» TEXT SEGMENT:
┌──
The Daily Mirror, in the late 1950s, held a competition of children’s writing, and published collections of the best pieces, as judged by a panel. This continued for some years, with different categories available for different age groups, and they encouraged both poetry and prose writing. Looking at this material can also give us an insight into what children were writing about but also what kinds of writing and ideas the panel of judges wanted to promote. The entries and subject matter that were published were incredibly wide-ranging, though, like in the writing aimed at children, a conception of themselves as agents of future promise is not prominent.
└──
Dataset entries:
┌──
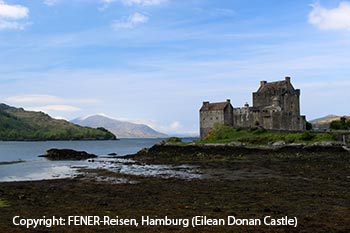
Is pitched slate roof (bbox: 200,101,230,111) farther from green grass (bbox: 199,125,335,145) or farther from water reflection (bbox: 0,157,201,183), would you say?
water reflection (bbox: 0,157,201,183)

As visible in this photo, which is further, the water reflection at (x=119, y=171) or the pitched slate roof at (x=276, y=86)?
the pitched slate roof at (x=276, y=86)

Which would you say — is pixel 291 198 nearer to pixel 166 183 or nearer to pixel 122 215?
pixel 122 215

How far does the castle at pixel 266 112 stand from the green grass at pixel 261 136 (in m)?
8.36

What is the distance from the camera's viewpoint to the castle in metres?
90.2

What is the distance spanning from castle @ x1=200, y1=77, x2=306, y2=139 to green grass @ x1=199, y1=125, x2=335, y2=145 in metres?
8.36

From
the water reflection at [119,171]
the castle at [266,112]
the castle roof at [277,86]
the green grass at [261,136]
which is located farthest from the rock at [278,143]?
the castle roof at [277,86]

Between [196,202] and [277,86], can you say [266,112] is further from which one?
[196,202]

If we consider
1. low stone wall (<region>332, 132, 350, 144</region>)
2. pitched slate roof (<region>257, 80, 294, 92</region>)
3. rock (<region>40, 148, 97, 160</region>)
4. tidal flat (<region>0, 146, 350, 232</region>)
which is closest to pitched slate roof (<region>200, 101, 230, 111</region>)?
pitched slate roof (<region>257, 80, 294, 92</region>)

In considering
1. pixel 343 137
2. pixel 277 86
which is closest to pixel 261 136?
pixel 343 137

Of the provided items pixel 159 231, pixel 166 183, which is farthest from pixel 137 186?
pixel 159 231

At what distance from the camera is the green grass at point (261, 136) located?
66000 mm

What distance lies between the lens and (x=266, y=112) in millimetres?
90812

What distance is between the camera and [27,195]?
22.2m

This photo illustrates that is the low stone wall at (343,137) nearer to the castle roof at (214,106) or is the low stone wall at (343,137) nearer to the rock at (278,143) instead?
the rock at (278,143)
└──
» WHAT THIS EXERCISE ASKS:
1. For each statement, say whether it agrees with the text on the Daily Mirror competition. Give yes or no and quote the deciding words. (a) The competition accepted only poetry. (b) Different age groups had different categories. (c) The published entries prominently show children seeing themselves as agents of future promise.
2. Reproduce the text on the Daily Mirror competition word for word, starting at "The Daily Mirror, in" and ending at "is not prominent.".
Work only from the text on the Daily Mirror competition.

» RESPONSES PER TASK:
1.
(a) No: "they encouraged both poetry and prose writing"
(b) Yes: "with different categories available for different age groups"
(c) No: "a conception of themselves as agents of future promise is not prominent"

2.
The Daily Mirror, in the late 1950s, held a competition of children’s writing, and published collections of the best pieces, as judged by a panel. This continued for some years, with different categories available for different age groups, and they encouraged both poetry and prose writing. Looking at this material can also give us an insight into what children were writing about but also what kinds of writing and ideas the panel of judges wanted to promote. The entries and subject matter that were published were incredibly wide-ranging, though, like in the writing aimed at children, a conception of themselves as agents of future promise is not prominent.